■ Goal
Pick out every line in the material below that contains the word "white" and copy those lines. Case counts.

[Spatial question records]
________________________

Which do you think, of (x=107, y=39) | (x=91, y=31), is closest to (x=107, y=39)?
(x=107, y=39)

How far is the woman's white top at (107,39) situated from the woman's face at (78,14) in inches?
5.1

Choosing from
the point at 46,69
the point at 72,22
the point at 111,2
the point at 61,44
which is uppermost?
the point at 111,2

________________________

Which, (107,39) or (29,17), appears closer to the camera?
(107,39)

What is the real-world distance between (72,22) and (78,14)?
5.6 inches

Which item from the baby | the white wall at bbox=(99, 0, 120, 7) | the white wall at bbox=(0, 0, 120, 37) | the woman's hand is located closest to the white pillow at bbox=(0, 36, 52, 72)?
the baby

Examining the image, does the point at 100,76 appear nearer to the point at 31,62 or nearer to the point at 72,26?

________________________

■ Answer to this task
How far is the woman's white top at (107,39) situated from the woman's face at (78,14) in inches?
Which item from the baby | the white wall at bbox=(99, 0, 120, 7) | the white wall at bbox=(0, 0, 120, 37) | the woman's hand is located closest to the white pillow at bbox=(0, 36, 52, 72)?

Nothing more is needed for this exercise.